Friday, 10 March, 2023 - 2:00 pm

The Purim spirit is still in the air as I finish packing away the last bit of supplies and uploading the online album of another amazing holiday. Although Passover will be here in less than a month with all the joy and celebration it brings, I always wonder how to channel the holiday cheer into the plain gray days.

Merriam-Webster defines joy as “the emotion evoked by well-being, success, or good fortune or by the prospect of possessing what one desires.” But Judaism teaches that joy is a religious obligation. King David writes in Psalms “Serve G-d with joy” and divine service is constant, even when life is bleak. Maimonides refers to joy as a “huge service” one needs to work hard on achieving. How is this even possible?

Around Purim 1977 the Rebbe wrote a letter to a woman in Israel who complained about her feelings of worthlessness and the plain drudgery of daily life.

“One of the tips for raising your morale is to reflect on how every single person is G-d’s messenger to do good and increase goodness in the world. Normally this is not accomplished through revolutions and thunderous self-sacrifice. Rather, through living your daily life in accordance with the Code of Jewish Law, and through being active, specifically with activities that society refers to as “gray” and “small.” Helping people around you and educating yourself step by step (without skipping and rushing). This can all be accomplished… on the “gray days.”

In this week’s parsha we learn how the entire Jewish nation was implicated in an idolatrous scandal merely 40 days after receiving the Torah at Mt. Sinai. They were on such a spiritual high after experiencing the most epic divine revelation, only to crash into the depths of sin and guilt, endangered by G-d’s threat to destroy them.

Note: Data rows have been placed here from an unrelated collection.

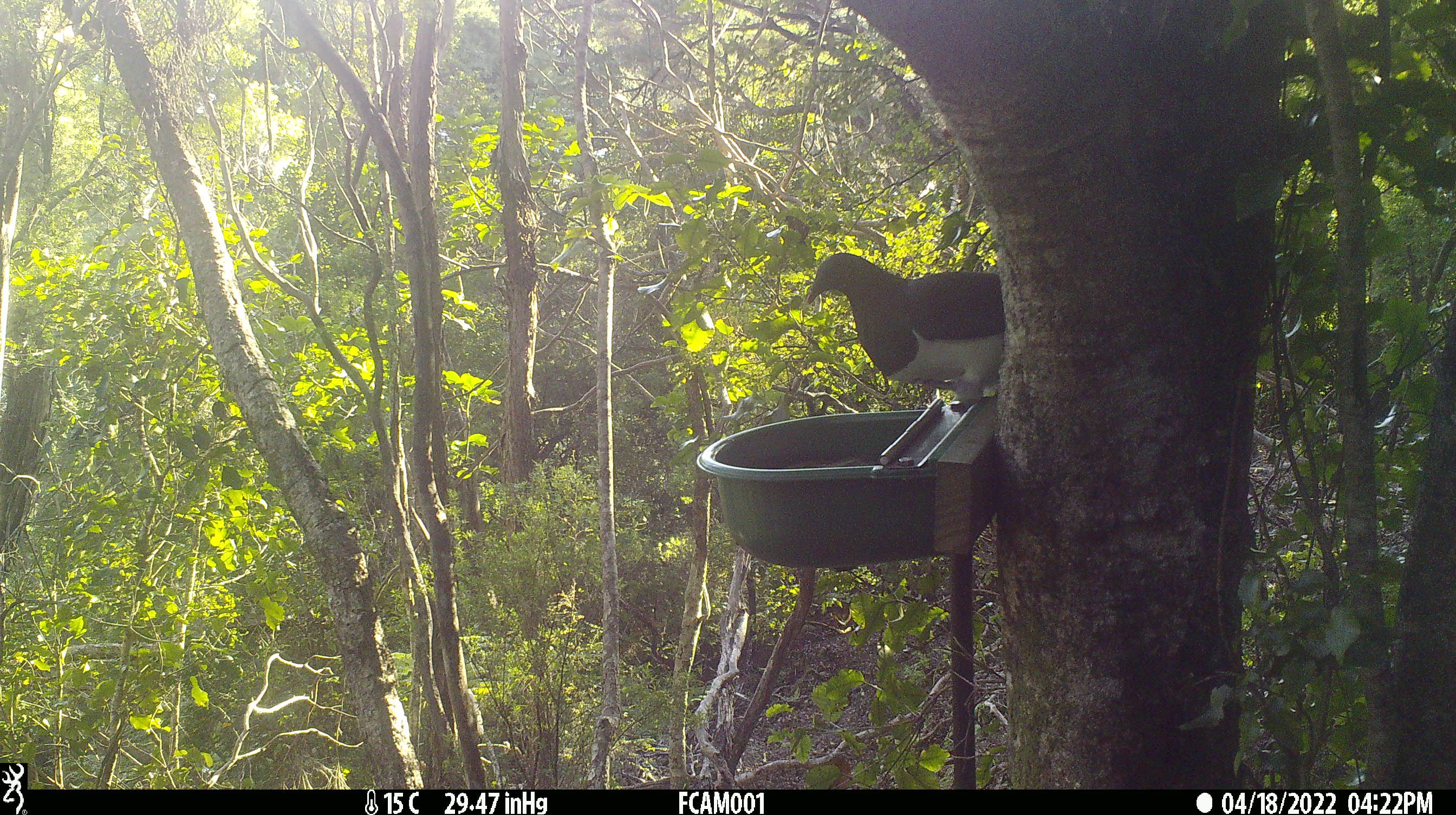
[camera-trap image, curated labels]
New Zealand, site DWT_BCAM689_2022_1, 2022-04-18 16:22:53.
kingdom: Animalia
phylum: Chordata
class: Aves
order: Columbiformes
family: Columbidae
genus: Hemiphaga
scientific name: Hemiphaga novaeseelandiae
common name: new zealand pigeon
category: kereru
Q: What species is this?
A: Kereru (new zealand pigeon) (Hemiphaga novaeseelandiae).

Through a series of events that forever lives on as Moshe’s finest hour, which included breaking the Two Tablets and intense negotiating with G-d, disaster was averted and the nation was bequeathed a new set of tablets containing the same Ten Commandments they heard at Mt. Sinai.

Although the Jews failed miserably in keeping the commandments in such a short time, G-d did not change them nor alter the divine plan. Because Jewish living is not exclusive to perfect saints who heard G-d speak at Sinai. Every law and observance is accessible to every Jew, and even on the gray monotonous days, you are able to fulfill your G-d given mission on earth. Appreciating this fact well and living by it, is a sure way to brighten the gray days and live joyfully all the time.